Hun aanwezigheid is in ieder geval breed geaccepteerd. “Ze blijven hangen op de club, niemand vindt dat nog raar, we horen er echt wel gewoon bij nu.” En ondanks dat ze pas net is begonnen in haar nieuwe rol, kijkt ze alvast vooruit. “Hopelijk hebben we over een paar jaar meer meidenteams, zodat je dat ook merkt bij de senioren. Het is vaak lastig om meiden als vereniging langer vast te houden, maar met een goed beleid moet dat lukken. Met meer teams, heb je meer te bieden.
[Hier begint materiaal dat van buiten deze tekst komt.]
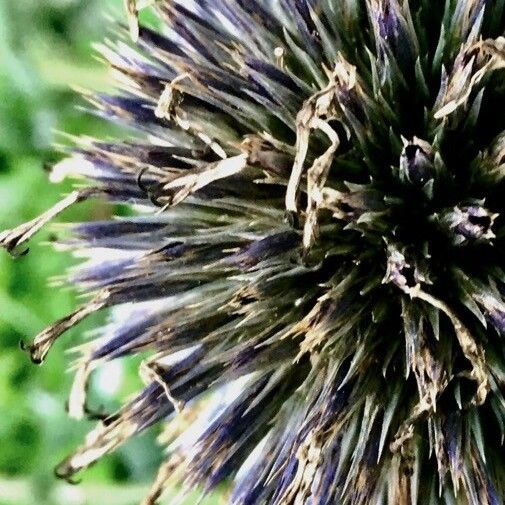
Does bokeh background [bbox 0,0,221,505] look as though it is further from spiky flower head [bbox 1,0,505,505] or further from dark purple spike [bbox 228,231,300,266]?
dark purple spike [bbox 228,231,300,266]

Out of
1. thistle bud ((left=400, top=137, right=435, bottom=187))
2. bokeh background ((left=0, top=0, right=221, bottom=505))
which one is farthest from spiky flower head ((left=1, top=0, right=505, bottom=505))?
bokeh background ((left=0, top=0, right=221, bottom=505))

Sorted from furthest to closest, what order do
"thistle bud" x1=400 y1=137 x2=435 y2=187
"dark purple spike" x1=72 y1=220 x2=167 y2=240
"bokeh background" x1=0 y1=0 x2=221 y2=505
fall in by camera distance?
1. "bokeh background" x1=0 y1=0 x2=221 y2=505
2. "dark purple spike" x1=72 y1=220 x2=167 y2=240
3. "thistle bud" x1=400 y1=137 x2=435 y2=187

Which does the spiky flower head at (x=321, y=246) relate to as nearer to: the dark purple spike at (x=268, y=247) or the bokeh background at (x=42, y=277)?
the dark purple spike at (x=268, y=247)

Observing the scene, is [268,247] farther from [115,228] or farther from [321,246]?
[115,228]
Zowel prestatief als recreatief.” Ook op het gebied van trainers is er, overigens net als bij de jongens, nog een wereld te winnen. “Dat zijn vaak toch ouders. Ik doe het nu samen met een teamgenoot, straks gaan we ook de cursus volgen. Ooit hebben we gekscherend geroepen dat ik trainer word van Vrouwen 1, maar voorlopig wil ik nog niet stoppen hoor.” Leiderschap zit ook als voetbalster wel in haar. “Ik sta centraal achterin. Probeer het neer te zetten, te coachen en vooral de rust te bewaren.”

Ze heeft wel gemerkt dat het trainen van meisjes eventjes iets anders van je vraagt. “Het is een andere benadering, daar ben ik wel achter gekomen. Het moet vooral gezellig en leuk zijn, terwijl jongens een stuk individualistischer zijn. Meiden zijn meer één groep.” Voor nu is het vooral inlezen, zich concentreren op de indelingen voor komend seizoen en natuurlijk het organiseren van de Meidendag. Ze deed al veel voor de club, dat wordt de komende tijd niet minder, gelukkig heeft ze hulp. “Mijn teamgenoten helpen vast wel met organiseren, hoop ik!”